BEGIN Records for the task
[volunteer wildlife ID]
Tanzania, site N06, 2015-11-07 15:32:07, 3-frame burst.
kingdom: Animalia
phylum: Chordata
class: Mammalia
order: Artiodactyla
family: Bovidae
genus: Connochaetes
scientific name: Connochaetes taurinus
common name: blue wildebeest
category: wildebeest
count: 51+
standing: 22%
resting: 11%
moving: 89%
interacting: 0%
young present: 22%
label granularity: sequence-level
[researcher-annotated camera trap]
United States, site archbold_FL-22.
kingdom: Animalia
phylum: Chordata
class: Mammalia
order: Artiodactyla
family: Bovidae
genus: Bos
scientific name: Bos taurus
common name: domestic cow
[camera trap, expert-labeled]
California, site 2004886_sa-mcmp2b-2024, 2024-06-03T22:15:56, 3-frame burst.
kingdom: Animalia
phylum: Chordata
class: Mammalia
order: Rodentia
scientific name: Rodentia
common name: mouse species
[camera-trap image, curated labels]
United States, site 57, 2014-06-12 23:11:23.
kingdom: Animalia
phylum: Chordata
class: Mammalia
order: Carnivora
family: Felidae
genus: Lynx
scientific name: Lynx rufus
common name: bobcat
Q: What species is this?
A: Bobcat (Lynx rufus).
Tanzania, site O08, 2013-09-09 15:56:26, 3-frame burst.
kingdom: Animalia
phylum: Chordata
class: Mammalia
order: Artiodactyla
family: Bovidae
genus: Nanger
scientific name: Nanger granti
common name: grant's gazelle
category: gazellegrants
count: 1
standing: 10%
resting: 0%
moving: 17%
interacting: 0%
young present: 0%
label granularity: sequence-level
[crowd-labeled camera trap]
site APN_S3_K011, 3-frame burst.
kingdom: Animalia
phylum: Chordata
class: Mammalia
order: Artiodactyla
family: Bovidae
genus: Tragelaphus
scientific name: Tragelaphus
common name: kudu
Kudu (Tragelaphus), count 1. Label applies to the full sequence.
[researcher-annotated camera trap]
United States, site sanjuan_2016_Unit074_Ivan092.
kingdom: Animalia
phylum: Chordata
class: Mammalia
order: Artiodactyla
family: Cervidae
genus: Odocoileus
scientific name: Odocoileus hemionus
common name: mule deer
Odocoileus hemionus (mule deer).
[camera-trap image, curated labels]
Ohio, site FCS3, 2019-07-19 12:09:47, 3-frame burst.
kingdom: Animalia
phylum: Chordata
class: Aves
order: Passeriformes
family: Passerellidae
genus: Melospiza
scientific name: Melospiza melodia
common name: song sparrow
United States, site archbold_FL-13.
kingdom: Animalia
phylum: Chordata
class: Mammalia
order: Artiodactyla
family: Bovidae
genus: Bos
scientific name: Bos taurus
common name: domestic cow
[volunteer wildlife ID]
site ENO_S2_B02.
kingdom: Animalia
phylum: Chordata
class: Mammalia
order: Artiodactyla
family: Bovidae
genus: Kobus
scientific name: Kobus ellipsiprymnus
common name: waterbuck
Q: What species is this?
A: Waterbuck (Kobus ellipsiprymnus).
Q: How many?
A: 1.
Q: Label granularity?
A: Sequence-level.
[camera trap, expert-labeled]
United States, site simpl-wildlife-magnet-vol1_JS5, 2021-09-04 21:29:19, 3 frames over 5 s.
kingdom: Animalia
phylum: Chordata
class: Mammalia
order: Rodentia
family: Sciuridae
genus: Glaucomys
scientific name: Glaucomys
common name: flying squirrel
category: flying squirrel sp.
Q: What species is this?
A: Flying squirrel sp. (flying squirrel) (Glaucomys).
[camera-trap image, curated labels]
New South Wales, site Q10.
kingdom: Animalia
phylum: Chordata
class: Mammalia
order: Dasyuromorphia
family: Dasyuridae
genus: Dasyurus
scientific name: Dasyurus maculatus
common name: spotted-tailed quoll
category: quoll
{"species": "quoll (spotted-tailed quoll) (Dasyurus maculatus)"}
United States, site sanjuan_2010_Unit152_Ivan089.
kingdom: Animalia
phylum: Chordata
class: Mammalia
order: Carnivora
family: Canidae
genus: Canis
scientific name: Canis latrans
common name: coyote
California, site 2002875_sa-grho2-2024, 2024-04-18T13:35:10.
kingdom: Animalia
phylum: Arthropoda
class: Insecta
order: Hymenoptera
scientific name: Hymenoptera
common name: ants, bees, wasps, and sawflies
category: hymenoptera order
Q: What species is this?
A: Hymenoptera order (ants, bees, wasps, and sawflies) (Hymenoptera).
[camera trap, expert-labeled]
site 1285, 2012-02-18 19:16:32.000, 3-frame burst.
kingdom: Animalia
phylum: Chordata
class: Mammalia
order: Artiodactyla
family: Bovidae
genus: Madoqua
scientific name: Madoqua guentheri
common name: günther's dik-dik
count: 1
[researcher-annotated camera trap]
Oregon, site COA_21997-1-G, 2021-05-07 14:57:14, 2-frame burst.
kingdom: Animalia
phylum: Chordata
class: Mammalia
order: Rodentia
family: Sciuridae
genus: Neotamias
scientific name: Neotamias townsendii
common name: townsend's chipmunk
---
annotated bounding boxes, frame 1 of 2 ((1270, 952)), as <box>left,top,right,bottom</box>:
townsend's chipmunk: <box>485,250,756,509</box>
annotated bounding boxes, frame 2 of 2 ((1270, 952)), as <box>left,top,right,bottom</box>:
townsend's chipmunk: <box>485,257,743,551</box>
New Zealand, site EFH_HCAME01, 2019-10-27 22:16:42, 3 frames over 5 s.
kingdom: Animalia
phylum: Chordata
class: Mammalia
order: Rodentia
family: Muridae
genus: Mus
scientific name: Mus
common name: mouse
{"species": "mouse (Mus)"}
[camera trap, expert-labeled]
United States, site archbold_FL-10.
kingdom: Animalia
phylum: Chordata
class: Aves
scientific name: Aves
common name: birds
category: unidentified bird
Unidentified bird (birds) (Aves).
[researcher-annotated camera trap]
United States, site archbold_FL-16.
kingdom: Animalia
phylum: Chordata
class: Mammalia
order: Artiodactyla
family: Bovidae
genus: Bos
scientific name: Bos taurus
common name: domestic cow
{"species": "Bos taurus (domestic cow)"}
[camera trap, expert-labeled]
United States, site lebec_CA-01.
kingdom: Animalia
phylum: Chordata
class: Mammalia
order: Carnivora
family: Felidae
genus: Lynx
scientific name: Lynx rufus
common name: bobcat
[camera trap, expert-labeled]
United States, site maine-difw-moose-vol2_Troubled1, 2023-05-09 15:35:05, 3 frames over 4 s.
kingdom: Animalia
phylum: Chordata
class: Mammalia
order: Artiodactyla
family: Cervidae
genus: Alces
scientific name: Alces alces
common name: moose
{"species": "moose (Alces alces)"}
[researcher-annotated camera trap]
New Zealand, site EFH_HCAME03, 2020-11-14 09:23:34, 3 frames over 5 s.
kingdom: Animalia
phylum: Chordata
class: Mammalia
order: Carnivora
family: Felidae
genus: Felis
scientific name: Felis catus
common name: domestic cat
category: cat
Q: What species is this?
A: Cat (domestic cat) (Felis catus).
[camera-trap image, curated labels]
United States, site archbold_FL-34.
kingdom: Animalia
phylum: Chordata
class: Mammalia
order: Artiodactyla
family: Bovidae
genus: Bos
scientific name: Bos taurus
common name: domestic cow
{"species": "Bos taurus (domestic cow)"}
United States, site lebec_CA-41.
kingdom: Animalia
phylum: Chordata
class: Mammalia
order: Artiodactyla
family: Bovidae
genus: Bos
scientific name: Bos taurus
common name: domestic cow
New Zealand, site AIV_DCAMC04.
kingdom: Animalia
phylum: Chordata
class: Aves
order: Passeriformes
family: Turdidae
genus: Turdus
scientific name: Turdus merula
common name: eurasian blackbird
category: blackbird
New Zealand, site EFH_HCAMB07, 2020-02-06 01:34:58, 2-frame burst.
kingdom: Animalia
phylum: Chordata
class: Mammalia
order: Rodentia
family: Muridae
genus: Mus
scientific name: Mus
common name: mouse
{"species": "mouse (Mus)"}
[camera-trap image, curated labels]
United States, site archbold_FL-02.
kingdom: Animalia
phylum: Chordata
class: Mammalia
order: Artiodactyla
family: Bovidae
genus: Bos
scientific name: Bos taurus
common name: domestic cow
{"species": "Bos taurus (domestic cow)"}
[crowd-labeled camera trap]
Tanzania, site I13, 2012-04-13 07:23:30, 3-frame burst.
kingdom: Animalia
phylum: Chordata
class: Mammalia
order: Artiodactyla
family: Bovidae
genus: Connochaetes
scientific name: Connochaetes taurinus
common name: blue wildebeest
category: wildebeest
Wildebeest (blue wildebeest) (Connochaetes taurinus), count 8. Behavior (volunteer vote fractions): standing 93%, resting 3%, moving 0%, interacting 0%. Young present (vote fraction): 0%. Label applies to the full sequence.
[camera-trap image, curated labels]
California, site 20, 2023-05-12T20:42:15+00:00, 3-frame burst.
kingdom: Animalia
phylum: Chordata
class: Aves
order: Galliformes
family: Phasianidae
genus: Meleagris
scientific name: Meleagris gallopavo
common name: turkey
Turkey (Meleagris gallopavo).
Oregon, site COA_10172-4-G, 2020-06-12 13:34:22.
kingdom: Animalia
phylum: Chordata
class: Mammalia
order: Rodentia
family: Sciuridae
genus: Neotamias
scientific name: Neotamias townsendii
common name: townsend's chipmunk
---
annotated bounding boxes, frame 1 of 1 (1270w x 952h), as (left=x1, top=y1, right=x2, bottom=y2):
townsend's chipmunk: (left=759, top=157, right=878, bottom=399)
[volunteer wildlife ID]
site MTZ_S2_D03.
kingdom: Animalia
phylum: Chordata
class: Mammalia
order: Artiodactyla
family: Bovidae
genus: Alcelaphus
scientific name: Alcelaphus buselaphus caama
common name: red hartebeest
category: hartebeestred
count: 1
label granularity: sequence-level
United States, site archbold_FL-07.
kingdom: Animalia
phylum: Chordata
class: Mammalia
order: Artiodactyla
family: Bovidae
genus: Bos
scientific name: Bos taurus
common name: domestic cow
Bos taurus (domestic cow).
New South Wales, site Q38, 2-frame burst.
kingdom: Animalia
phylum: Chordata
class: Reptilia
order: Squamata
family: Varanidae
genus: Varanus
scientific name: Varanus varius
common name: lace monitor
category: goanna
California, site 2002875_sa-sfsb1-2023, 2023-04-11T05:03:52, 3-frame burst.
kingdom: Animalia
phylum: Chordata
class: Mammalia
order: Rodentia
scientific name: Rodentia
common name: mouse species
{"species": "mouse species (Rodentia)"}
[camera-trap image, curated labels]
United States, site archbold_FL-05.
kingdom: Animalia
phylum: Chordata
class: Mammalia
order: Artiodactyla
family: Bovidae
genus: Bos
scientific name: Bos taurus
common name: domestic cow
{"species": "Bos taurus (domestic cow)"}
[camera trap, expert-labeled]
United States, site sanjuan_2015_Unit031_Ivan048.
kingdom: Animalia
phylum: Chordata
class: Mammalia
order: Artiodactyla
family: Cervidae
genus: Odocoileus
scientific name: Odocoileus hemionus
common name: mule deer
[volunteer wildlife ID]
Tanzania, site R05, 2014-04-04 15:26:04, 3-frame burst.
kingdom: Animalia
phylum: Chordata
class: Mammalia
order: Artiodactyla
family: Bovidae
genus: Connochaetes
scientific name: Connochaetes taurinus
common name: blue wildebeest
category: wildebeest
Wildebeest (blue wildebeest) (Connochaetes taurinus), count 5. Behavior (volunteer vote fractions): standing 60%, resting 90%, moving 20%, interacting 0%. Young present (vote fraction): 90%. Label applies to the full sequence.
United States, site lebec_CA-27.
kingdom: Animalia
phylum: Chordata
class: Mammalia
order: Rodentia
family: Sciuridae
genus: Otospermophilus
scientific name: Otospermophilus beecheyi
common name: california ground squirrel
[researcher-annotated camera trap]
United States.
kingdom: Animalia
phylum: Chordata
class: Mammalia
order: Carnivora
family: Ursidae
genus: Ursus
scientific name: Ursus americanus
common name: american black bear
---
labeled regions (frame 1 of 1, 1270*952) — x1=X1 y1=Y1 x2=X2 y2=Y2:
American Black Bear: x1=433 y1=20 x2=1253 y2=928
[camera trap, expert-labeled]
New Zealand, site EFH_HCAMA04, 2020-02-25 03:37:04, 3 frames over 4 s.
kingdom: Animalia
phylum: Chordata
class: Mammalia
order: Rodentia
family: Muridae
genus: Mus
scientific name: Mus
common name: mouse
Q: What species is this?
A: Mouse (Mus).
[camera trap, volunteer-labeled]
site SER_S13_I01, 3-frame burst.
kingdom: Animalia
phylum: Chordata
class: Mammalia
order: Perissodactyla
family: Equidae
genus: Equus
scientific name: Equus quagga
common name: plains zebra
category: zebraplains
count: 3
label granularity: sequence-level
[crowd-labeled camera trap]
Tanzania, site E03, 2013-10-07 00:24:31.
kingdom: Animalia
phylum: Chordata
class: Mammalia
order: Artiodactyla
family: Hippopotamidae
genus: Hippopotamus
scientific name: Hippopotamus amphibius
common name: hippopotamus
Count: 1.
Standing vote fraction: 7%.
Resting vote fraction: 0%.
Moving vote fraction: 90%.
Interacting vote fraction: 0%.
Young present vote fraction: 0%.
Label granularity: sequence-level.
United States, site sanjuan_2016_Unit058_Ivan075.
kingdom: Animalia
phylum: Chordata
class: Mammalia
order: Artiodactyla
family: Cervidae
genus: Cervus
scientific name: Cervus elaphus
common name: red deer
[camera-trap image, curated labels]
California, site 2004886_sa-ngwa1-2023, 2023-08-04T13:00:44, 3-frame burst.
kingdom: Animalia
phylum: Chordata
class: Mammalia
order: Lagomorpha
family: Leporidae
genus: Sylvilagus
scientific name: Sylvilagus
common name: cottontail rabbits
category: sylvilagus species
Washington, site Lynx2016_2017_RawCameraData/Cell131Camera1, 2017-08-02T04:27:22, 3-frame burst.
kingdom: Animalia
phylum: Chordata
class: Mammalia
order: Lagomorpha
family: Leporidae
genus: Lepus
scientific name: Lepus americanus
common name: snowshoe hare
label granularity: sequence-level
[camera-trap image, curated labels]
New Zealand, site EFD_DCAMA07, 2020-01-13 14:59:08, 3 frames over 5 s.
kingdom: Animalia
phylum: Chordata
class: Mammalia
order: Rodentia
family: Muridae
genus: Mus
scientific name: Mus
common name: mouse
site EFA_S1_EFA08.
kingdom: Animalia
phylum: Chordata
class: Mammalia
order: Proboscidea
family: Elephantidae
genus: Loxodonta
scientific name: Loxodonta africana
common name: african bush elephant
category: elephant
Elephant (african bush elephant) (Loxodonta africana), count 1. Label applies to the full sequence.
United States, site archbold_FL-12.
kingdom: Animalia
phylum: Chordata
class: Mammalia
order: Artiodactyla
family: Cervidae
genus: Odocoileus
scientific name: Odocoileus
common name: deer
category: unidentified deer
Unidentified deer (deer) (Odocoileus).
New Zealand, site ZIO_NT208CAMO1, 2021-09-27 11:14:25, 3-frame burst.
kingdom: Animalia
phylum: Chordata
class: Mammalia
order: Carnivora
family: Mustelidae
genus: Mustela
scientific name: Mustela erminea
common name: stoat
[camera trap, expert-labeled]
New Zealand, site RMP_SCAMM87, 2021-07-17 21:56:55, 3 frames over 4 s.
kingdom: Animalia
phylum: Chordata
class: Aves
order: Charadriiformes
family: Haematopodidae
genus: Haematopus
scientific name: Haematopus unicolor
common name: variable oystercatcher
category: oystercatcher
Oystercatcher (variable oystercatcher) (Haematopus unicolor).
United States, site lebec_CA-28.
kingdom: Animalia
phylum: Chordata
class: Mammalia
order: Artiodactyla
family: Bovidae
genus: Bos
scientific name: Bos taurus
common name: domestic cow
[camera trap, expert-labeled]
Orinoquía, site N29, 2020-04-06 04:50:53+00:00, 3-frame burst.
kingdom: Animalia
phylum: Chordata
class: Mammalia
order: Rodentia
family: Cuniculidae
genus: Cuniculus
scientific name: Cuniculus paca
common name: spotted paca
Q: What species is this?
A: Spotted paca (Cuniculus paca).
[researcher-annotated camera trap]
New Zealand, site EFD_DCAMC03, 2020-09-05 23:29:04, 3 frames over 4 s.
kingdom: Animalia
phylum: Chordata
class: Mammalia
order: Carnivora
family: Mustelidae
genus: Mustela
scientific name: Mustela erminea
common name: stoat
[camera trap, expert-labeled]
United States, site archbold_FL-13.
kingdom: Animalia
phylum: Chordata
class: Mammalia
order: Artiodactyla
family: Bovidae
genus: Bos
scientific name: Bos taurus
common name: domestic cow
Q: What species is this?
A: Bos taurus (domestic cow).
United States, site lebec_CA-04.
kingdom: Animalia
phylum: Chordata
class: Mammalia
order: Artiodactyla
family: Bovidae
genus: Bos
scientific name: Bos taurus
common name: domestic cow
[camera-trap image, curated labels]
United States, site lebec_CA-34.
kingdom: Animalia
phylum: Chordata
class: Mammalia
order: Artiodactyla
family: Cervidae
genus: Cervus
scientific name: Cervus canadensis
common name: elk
END Records for the task
## [What this task involves]
Say how many lines of the material above contain the string "Zealand". Write nothing but the number.

## [Result]
9